MOF materials allow the capture, storage and controlled delivery of active molecules thanks to an adequate configuration of their chemical structure. This structure not only protects and stabilises the active molecule –in this case carvacrol–, but also provides an unprecedented prolonged delivery system that dramatically enhances its antimicrobial effect.
“Although carvacrol was already commonly used as a food additive to prevent contamination by bacteria, what is interesting about this new encapsulation method is that, in addition to being biocompatible, it allows prolonged supply of the stored molecule and thus prolongs its antibacterial action”, comments Mónica Giménez, Ramón y Cajal researcher at the Molecular Science Institute and head of the project. “Every day more, the food industry requires natural solutions to reduce the problems of deterioration of the safety and quality of food, produced by the growth of altering or pathogenic microorganisms”, adds Rafael Gavara, IATA researcher and co-author of the article.
Suitable for large-scale production
Essential oils are natural substances extracted from plants with pharmacological properties and applied empirically for centuries. The antibacterial power of carvacrol, the antiseptic properties of anethole, citral, geraniol and thymol, or the antioxidant and antitumor properties of phenolic compounds are well known. However, its low solubility, its high volatility and the poor reproducibility of its activity often make large-scale production of this type of oil difficult. “In MOF encapsulation techniques, as they are materials with high porosity and high load capacity, this problem is overcome and large-scale production is possible”, explains Mónica Giménez.

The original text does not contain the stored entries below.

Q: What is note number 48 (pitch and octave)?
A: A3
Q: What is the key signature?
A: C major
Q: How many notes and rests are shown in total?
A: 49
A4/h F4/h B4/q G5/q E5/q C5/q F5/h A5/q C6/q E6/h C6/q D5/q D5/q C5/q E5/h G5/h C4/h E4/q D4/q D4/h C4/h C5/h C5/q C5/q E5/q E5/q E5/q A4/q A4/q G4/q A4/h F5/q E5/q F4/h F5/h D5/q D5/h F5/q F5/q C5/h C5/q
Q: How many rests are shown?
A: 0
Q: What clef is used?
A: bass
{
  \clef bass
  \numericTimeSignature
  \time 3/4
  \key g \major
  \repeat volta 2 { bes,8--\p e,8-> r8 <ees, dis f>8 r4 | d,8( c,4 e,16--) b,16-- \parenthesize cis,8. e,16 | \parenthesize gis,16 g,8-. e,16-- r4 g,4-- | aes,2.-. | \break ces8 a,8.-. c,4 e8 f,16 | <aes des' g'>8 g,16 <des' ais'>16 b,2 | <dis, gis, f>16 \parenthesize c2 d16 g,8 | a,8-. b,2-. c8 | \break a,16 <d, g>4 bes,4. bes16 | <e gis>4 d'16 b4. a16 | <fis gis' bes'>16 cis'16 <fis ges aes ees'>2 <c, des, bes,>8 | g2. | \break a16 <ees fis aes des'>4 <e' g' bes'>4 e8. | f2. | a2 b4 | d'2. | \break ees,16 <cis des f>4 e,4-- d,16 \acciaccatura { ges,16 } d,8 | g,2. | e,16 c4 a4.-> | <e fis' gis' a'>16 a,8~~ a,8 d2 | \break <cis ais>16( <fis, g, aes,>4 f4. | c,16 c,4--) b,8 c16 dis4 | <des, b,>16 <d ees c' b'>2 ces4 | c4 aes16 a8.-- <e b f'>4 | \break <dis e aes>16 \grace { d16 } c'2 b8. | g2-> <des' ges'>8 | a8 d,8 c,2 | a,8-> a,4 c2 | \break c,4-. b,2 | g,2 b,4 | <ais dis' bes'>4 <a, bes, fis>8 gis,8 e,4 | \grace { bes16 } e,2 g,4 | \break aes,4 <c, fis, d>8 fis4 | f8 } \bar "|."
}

Carvacrol@MIL-100(Fe), as the obtained MOF is called, could have interesting applications in food packaging.
Reference:
Exploiting the Redox Activity of MIL-100(Fe) Carrier Enables Prolonged Carvacrol Antimicrobial Activity. Katia Caamaño, Raquel Heras-Mozos, Joaquín Calbo, Jesuś Cases Díaz, Joaõ C. Waerenborgh, Bruno J. C. Vieira, Pilar Hernández-Muñoz, Rafael Gavara, and Mónica Giménez-Marqués. Appl. Mater. Interfaces 2022, 14, 8, 10758–10768. https://doi.org/10.1021/acsami.1c21555
Photo: ICMol researcher Katia Caamaño holds a sample of thr MOF-based composite with antimicrobial properties.